Passage shown =

## Begin

In cases where valuation is uncertain, parties often employ earn-out arrangements to address differences in perceived value. These arrangements involve additional payments contingent on achieving specific performance targets, such as revenue, EBITDA or regulatory approvals. Earn-out mechanisms can be part of an agreement or embedded in financial instruments like share warrants, preferred shares or contingent value rights. While applicable to both public and private M&A transactions, they are generally more challenging to implement in public M&A deals.

In France, takeover bids for companies listed on the stock exchange must generally be unconditional, but there are specific exceptions outlined in the AMF General Regulation.

  • Minimum acceptance threshold: Bidders may require a minimum percentage of shares to be accepted by shareholders (refer to 6.5 Minimum Acceptance Conditions for more information).

## End

Set task A =
In the passage on earn-outs and French takeover bids, what must bids for companies listed on the stock exchange in France generally be?
Set task B =
From the passage on earn-outs and French takeover bids, extract the text starting with "In cases where" and going on through "public M&A deals.".
Set task C =
Extend the passage on earn-outs and French takeover bids, picking up right after its final sentence.

Dataset excerpt:
## Begin

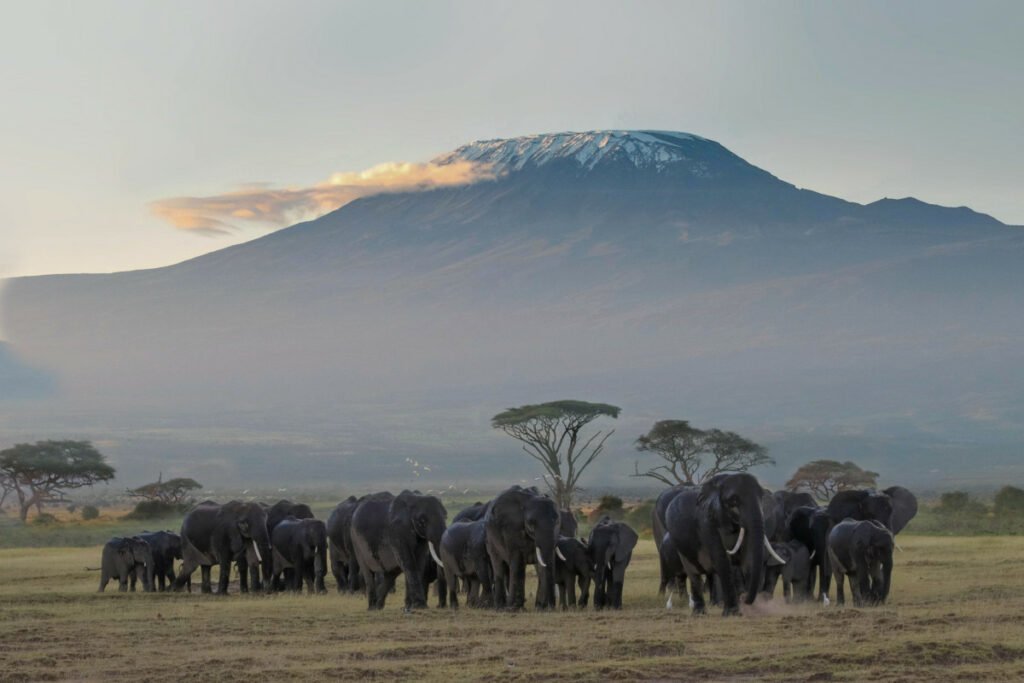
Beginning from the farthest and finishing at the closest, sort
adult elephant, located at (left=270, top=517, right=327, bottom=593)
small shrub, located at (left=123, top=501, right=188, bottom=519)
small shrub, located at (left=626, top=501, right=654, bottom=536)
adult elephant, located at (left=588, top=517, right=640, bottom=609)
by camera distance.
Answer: small shrub, located at (left=123, top=501, right=188, bottom=519)
small shrub, located at (left=626, top=501, right=654, bottom=536)
adult elephant, located at (left=270, top=517, right=327, bottom=593)
adult elephant, located at (left=588, top=517, right=640, bottom=609)

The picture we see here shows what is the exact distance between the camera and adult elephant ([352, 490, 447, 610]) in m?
26.9

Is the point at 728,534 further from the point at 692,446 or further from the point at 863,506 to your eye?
the point at 692,446

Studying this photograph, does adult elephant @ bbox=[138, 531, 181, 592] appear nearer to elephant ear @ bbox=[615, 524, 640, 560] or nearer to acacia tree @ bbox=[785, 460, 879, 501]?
elephant ear @ bbox=[615, 524, 640, 560]

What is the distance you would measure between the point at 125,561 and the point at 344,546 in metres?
6.44

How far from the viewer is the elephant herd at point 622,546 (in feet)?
78.7

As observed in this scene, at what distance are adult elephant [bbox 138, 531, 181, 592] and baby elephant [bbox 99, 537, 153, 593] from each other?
66cm

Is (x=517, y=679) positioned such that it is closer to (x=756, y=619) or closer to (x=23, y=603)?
(x=756, y=619)

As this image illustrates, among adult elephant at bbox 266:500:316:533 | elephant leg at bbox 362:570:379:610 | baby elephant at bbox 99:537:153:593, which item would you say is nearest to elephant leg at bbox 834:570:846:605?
elephant leg at bbox 362:570:379:610

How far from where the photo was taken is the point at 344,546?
3145cm

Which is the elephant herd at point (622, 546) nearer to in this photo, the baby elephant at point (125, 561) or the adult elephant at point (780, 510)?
the adult elephant at point (780, 510)

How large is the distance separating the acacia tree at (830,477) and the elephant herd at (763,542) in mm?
48937

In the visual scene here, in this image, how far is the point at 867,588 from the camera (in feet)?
82.4

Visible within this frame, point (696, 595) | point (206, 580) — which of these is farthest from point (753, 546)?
point (206, 580)

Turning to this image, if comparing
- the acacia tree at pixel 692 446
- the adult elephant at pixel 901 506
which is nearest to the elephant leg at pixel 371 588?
the adult elephant at pixel 901 506
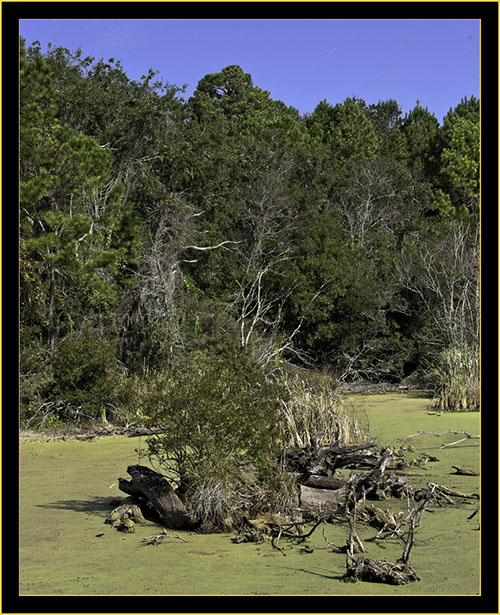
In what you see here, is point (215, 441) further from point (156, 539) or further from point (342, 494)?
point (342, 494)

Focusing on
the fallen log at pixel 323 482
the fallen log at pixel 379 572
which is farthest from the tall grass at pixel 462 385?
the fallen log at pixel 379 572

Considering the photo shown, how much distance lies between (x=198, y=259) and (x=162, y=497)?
14098 millimetres

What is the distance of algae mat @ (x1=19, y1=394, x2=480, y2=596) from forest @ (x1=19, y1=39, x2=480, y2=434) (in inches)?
176

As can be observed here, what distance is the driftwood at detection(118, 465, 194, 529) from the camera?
23.3 ft

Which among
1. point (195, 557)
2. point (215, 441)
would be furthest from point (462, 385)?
point (195, 557)

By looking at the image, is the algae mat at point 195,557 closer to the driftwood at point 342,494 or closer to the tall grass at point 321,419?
the driftwood at point 342,494

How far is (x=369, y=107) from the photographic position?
42125mm

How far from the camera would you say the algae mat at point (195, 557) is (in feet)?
17.3

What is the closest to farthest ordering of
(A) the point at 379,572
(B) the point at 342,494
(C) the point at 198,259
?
(A) the point at 379,572 < (B) the point at 342,494 < (C) the point at 198,259

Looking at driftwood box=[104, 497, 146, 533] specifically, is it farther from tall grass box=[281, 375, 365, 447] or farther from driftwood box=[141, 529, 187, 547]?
tall grass box=[281, 375, 365, 447]

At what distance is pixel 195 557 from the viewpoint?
6.08 meters

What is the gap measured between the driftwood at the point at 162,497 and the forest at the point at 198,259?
4925 mm

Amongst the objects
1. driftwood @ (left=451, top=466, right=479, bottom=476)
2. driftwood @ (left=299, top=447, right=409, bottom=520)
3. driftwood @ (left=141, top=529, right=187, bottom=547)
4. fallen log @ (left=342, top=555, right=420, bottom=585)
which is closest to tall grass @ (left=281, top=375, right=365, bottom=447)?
driftwood @ (left=451, top=466, right=479, bottom=476)
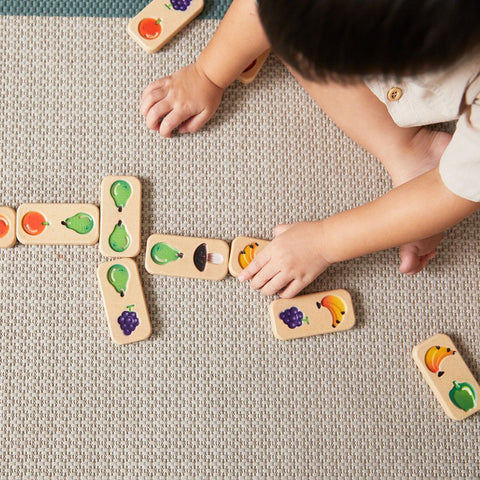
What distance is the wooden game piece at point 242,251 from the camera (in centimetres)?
65

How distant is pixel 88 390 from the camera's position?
0.63 metres

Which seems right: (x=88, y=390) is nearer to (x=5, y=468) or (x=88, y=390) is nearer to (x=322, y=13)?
(x=5, y=468)

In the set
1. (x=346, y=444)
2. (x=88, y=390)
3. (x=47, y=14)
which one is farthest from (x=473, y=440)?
(x=47, y=14)

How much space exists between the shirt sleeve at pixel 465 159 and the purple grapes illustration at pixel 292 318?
22cm

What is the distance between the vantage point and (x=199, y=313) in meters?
0.65

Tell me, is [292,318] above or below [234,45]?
below

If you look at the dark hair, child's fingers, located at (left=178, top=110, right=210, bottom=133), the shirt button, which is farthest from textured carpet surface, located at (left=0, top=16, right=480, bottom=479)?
the dark hair

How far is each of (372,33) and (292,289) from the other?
0.36 m

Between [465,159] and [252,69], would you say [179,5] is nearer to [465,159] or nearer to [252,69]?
[252,69]

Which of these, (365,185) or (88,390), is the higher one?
(365,185)

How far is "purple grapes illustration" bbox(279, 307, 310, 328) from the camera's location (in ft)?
2.12

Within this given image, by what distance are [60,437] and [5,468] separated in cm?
7

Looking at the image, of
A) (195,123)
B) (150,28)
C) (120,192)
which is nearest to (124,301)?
(120,192)

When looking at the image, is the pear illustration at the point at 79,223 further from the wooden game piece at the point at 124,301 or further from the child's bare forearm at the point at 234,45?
the child's bare forearm at the point at 234,45
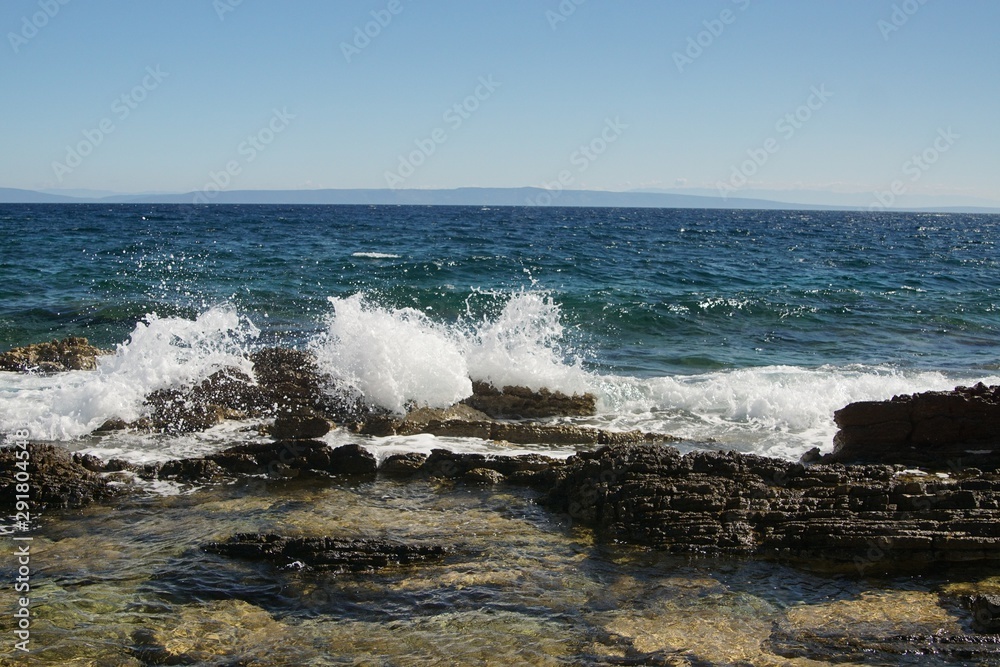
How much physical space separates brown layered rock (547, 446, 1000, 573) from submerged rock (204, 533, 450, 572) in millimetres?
1924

## End

Written answer A =
They must generally be unconditional.

Written answer B =
In cases where valuation is uncertain, parties often employ earn-out arrangements to address differences in perceived value. These arrangements involve additional payments contingent on achieving specific performance targets, such as revenue, EBITDA or regulatory approvals. Earn-out mechanisms can be part of an agreement or embedded in financial instruments like share warrants, preferred shares or contingent value rights. While applicable to both public and private M&A transactions, they are generally more challenging to implement in public M&A deals.

Written answer C =
  • Additional conditions: Voluntary offers can also be subject to:
    1. reaching a voluntary minimum acceptance threshold (seuil de renonciation) which in practice cannot be higher than two-thirds of the share capital or voting rights;
    2. approval from the bidder’s shareholders for issuing new securities as part of the offer consideration, as per Article 231-12 of the AMF General Regulation;
    3. the success of other simultaneous offers by the same bidder;
    4. antitrust approvals obtained in the initial review phase; if a detailed investigation follows, the offer will automatically be withdrawn, in accordance with Article 234-6 of the AMF General Regulation; and
    5. regulatory approvals, whether industry-specific (such as for financial institutions) or related to foreign investment regulations.
  • Offer withdrawal: The bidder may withdraw the offer if the AMF announces a timeline for a rival or improved bid, or with AMF’s consent if defensive measures by the target are enacted (refer to 9.3 Common Defensive Measures for typical defensive tactics).

In private M&A transactions, parties have considerable freedom to agree on conditions, as long as they are not unlawful, unethical or reliant solely on one party’s discretion.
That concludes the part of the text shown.